The Value of Providing Real-Time Data to Your Remote Team
Teams become well-equipped for high performance when they have access to real-time data. Tapping into such information is especially crucial for remote workers. If off-site employees are out of the loop, they risk acting based on outdated information.
Here are six reasons why promptly delivered data could keep your remote workers connected.
1. Real-Time Data Sets Worker Expectations and Informs Their Decisions
Some live statistics help remote workers decide how to proceed — especially when a distributed team operates within multiple time zones. For example, a company might use information from a time-tracking app to create a dashboard that shows whether people are on the clock or are not currently working.
A remote worker can use that information to shape decisions about how to get the help they need during the workday. If they require assistance with an urgent matter, the dashboard could show them which manager is in the office. Then, it’s easy to contact that individual rather than someone who may not start working for several hours.
Such an interface could also indicate vacation periods. If it shows a team member as being away through the end of the week, colleagues know not to expect immediate responses.
2. Remote Teams Can Assess Threats From Afar
The value of instantaneously updated information is especially apparent from a security standpoint. Many government employees engaged in cybersecurity-related telework utilize intrusion detection and prevention tools that enable ongoing system monitoring from home. They can bring attention to unusual events, including excessive numbers of failed login attempts or strange network activity patterns.
These benefits extend to the physical realm, too. People working on remote teams may see video footage of intruders breaking into an office building. They could then choose to lock down entire floors or wings using a connected interface to restrict the burglar’s access before notifying law enforcement officials.
3. Real-Time Data Aids in Better Care-Related Decisions
Applications ranging from air traffic control systems to connected medical devices gathering urgent information use real-time operating systems (RTOS). If companies plan to invest in one, they must consider numerous aspects before reaching conclusions. System memory is one example. An RTOS memory footprint can range from about 8K to 2MB, the equivalent of three-700 pages of plain text.
Reliability is another crucial concern, particularly when the information from the device with the RTOS will directly influence someone’s well-being.
Austin Health, which operates in Victoria, Australia, uses a remote care system for health care providers. The tool enables remote patient visits, plus multidisciplinary meetings and ward rounds handled by staff members virtually.
Remote working for physicians’ practices has become a topic of interest, but it requires accurate information. When medical teams have real-time data, they can give input on challenging cases and work together for the best outcomes.

* RECORDS SHOWN:
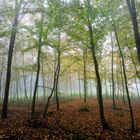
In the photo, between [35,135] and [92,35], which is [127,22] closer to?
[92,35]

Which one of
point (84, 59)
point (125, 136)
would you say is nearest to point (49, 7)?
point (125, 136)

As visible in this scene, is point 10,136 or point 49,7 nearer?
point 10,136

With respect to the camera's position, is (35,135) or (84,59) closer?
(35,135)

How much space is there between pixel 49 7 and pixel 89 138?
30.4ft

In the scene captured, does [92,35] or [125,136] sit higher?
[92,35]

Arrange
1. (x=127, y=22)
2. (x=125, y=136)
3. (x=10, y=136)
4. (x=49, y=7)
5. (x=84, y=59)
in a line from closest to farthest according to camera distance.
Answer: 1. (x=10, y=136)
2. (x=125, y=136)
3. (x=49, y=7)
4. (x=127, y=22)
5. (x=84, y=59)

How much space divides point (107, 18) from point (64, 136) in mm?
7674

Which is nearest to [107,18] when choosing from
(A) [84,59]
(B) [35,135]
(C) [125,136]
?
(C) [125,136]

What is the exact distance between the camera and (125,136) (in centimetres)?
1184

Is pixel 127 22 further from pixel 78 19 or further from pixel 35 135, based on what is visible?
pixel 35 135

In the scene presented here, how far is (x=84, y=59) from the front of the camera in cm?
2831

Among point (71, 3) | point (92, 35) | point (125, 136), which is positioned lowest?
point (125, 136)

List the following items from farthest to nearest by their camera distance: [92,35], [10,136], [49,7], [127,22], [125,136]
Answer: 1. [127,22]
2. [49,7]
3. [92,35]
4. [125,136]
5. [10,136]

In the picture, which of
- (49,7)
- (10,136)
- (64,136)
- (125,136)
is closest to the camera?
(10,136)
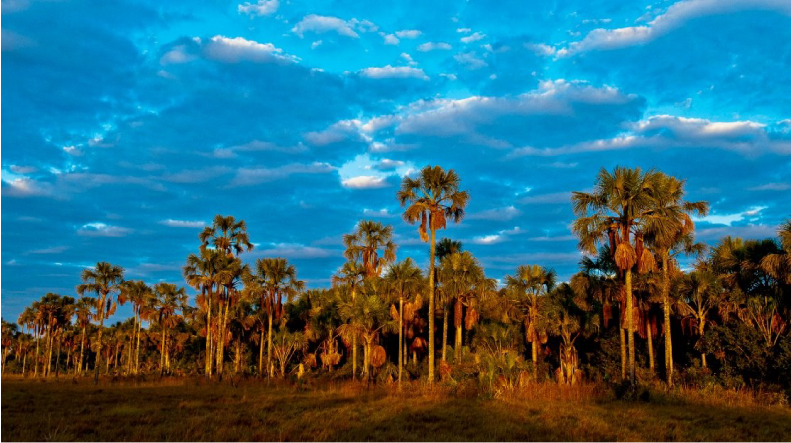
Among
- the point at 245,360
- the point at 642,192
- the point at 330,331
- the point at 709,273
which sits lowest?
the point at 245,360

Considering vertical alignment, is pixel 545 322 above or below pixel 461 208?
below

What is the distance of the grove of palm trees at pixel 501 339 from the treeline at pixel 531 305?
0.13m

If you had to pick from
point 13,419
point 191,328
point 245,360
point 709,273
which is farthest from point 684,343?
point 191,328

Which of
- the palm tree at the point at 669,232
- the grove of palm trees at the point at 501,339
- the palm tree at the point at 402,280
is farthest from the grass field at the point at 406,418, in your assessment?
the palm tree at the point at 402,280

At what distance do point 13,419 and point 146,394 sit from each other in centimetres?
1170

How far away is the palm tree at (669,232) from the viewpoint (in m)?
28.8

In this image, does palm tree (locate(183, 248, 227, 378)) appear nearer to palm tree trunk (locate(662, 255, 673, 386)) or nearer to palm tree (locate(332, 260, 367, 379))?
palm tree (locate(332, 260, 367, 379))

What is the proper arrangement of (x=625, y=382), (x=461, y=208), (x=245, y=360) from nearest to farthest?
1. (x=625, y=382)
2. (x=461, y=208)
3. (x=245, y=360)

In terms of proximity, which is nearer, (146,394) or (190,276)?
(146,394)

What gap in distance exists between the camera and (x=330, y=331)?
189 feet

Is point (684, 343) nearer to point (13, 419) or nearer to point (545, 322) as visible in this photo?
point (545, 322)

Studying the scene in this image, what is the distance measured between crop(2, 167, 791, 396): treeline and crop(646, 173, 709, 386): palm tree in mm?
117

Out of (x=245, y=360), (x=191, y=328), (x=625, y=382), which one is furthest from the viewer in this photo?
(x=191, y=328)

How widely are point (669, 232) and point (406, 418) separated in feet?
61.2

* WORK INSTRUCTION A:
Using the article on real-time data for remote teams, what are the answers to these questions?
(i) What is the range of an RTOS memory footprint?
(ii) Where does Austin Health operate?
(iii) Which two kinds of unusual events can cybersecurity teleworkers bring attention to?
* WORK INSTRUCTION B:
Does each statement agree with the article on real-time data for remote teams? Answer yes or no and quote the words that decide it.
(i) The example dashboard draws on information from a time-tracking app.
(ii) After seeing intruders on video, remote team members notify law enforcement before locking down floors.
(iii) Austin Health's tool handles ward rounds only in person.

* WORKED SOLUTION A:
(i) About 8K to 2MB.
(ii) Victoria, Australia.
(iii) Excessive numbers of failed login attempts and strange network activity patterns.

* WORKED SOLUTION B:
(i) Yes: "a company might use information from a time-tracking app to create a dashboard"
(ii) No: "lock down entire floors or wings using a connected interface to restrict the burglar’s access before notifying law enforcement officials"
(iii) No: "multidisciplinary meetings and ward rounds handled by staff members virtually"